Department of Bio and Brain Engineering, KAIST (Korea Advanced Institute of Science and Technology), Daejeon 305-701, Republic of Korea.
J Neurosci. 2013 Mar 13;33(11):4710-25. doi: 10.1523/JNEUROSCI.3883-12.2013.
The transient response of dopamine neurons has been described as reward prediction error (RPE), with activation or suppression by events that are better or worse than expected, respectively. However, at least a minority of neurons are activated by aversive or high-intensity stimuli, casting doubt on the generality of RPE in describing the dopamine signal. To overcome limitations of previous studies, we studied neuronal responses to a wider variety of high-intensity and aversive stimuli, and we quantified and controlled aversiveness through a choice task in which macaques sacrificed juice to avoid aversive stimuli. Whereas most previous work has portrayed the RPE as a single impulse or "phase," here we demonstrate its multiphasic temporal dynamics. Aversive or high-intensity stimuli evoked a triphasic sequence of activation-suppression-activation extending over a period of 40-700 ms. The initial activation at short latencies (40-120 ms) reflected sensory intensity. The influence of motivational value became dominant between 150 and 250 ms, with activation in the case of appetitive stimuli, and suppression in the case of aversive and neutral stimuli. The previously unreported late activation appeared to be a modest "rebound" after strong suppression. Similarly, strong activation by reward was often followed by suppression. We suggest that these "rebounds" may result from overcompensation by homeostatic mechanisms in some cells. Our results are consistent with a realistic RPE, which evolves over time through a dynamic balance of excitation and inhibition.

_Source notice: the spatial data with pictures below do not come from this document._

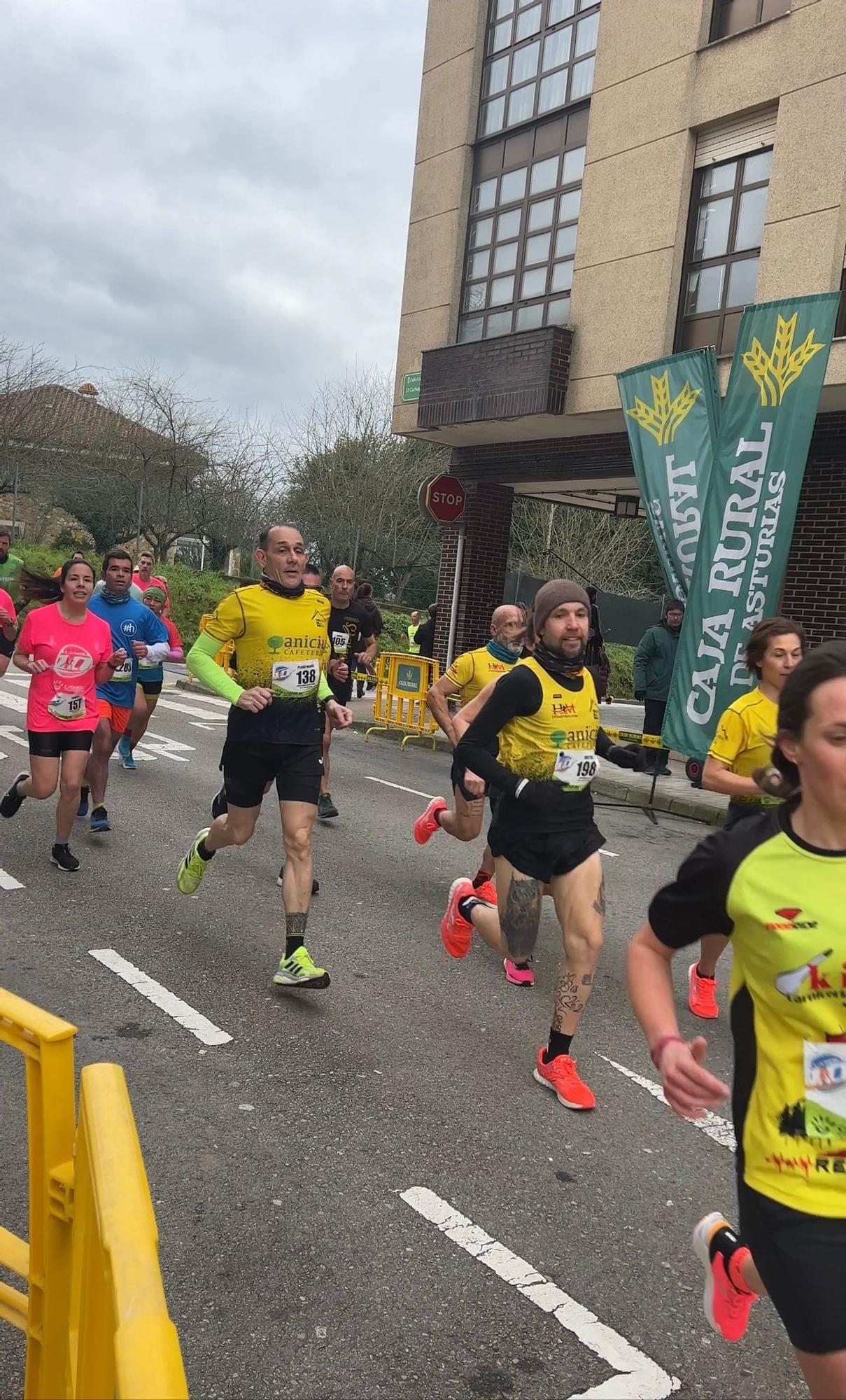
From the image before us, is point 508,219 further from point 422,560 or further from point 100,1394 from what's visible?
point 422,560

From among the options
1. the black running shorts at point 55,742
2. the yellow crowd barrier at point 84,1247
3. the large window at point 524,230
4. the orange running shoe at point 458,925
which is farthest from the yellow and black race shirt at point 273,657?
the large window at point 524,230

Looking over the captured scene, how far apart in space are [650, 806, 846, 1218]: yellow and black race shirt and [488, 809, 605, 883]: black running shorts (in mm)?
2339

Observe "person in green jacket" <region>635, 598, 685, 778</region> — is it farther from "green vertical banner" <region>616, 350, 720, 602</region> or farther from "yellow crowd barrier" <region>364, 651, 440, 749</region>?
"yellow crowd barrier" <region>364, 651, 440, 749</region>

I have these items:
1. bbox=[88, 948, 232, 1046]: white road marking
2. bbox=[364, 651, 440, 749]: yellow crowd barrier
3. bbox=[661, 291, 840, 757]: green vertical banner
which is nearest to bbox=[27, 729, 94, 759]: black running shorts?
bbox=[88, 948, 232, 1046]: white road marking

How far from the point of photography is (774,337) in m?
10.2

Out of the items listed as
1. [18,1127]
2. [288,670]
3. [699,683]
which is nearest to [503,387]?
[699,683]

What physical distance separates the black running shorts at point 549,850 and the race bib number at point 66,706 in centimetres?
329

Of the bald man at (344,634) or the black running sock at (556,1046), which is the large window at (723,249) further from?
the black running sock at (556,1046)

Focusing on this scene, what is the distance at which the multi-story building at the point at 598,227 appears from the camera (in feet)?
39.0

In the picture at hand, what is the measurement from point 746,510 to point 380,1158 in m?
8.31

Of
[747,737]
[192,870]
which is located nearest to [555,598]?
[747,737]

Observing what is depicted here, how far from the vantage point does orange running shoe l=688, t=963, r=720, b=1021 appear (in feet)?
17.0

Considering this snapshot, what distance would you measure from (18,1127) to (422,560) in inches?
1266

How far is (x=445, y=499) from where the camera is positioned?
56.6 feet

多巴胺神经元的瞬态反应被描述为奖励预测误差(RPE),其分别由超出或低于预期的事件激活或抑制。然而,至少有一小部分神经元会被厌恶或高强度的刺激激活,这对 RPE 在描述多巴胺信号中的普遍性提出了质疑。为了克服之前研究的局限性,我们研究了神经元对更广泛的高强度和厌恶刺激的反应,并且我们通过猴子牺牲果汁来避免厌恶刺激的选择任务来量化和控制厌恶感。虽然之前的大多数工作将 RPE 描绘为单一冲动或“相位”,但在这里我们展示了其多相的时间动态。厌恶或高强度刺激会引发一个三阶段的激活-抑制-激活序列,持续 40-700 毫秒。短潜伏期(40-120 毫秒)的初始激活反映了感觉强度。在 150 到 250 毫秒之间,动机价值的影响变得占主导地位,在奖赏刺激的情况下会激活,在厌恶和中性刺激的情况下会抑制。以前未报告的晚期激活似乎是强烈抑制后的适度“反弹”。类似地,强烈的奖励激活通常会伴随着抑制。我们认为,这些“反弹”可能是某些细胞中的内稳态机制过度补偿的结果。我们的结果与现实的 RPE 一致,它通过兴奋和抑制的动态平衡随时间演变。